Mungiu’s abortion thriller 4 Months, 3 Weeks, 2 Days offered a carnival of Liberal paranoia; now he’s the
barker of a jamboree—various sideshow attractions—meant to ironically portray
Romania suffering: “Legend of the Official Visit,” “Legend of the Party
Photographer,” “Legend of the Zealous Activist,” “Legend of the Greedy Policeman,”
“Legend of the Air Seller” and “Legend of the Chicken Driver.” Each segment
demonstrates how Romanians exploited themselves while attempting to subvert
their government. Calling them “golden” might work for natives but may seem cruel
and conceited to Americans—unless they long for sequels to
Borat.

All these assorted swindles, subterfuges, examples of
skullduggery and frustrated love stories could also serve as Liberal
nightmares, mostly photographed in the scary light of day to enhance fear of
repression. What’s missing is an authentic folkloric sense of caution—a
Brothers Grimm moral. Something basic to American experience makes us impatient
with comedies or dramas about bureaucracy; we instinctively reject it. We even
reject Mungiu’s obviousness and implicit condescension, and look directly for
free individual behavior, not a blameworthy dictatorial system. Brilliant
filmmakers like Dusan Makavejev know this; Mungiu and comrades don’t.
Ideological critics prefer the fantasy of sinking into a Communist mindset.
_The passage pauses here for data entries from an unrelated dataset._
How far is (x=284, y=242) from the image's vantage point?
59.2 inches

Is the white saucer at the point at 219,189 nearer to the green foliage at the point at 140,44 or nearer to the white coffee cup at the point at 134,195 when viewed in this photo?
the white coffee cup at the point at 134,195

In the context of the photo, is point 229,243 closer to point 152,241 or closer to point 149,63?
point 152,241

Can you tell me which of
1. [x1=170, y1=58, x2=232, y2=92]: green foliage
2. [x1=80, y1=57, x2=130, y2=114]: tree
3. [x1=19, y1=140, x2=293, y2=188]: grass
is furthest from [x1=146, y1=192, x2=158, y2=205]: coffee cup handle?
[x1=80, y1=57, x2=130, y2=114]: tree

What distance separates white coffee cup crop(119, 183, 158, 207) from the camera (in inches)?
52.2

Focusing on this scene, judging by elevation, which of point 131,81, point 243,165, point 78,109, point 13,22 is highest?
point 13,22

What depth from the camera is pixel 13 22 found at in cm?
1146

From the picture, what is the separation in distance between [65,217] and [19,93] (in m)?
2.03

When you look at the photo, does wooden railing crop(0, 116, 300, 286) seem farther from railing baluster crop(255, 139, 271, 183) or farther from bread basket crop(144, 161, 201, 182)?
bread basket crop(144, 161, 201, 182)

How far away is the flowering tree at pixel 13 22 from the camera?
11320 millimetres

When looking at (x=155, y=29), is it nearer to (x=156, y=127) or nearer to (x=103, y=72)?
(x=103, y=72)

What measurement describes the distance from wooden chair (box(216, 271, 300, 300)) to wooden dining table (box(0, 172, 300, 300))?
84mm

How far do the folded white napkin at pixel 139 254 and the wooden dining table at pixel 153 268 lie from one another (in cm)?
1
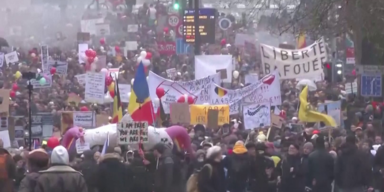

Ending each episode with an epigram (“Legend has it that
many Romanians were forced to steal in order to survive”) is not satisfying.
It’s inane to devote an entire film to hindsight satire of benighted citizens; Marco
Bellocchio’s Vincere richly, sensually,
provocatively and tragically anatomized the phenomenon of nation mass hysteria.
Mungiu’s an urban snob who finds farm animals backward and funny. The Mungiu
wit: A classroom of adults learning to spell “s-h-e-e-p.” Revealing national
self-hatred, these tales backfire.

>>Tales from the Golden Age 

Directed by Cristian Mungiu, Ioana Uricaru, Hanno Höfer, Razvan Marculescu and Constantin Popescu

Running time: 138 min.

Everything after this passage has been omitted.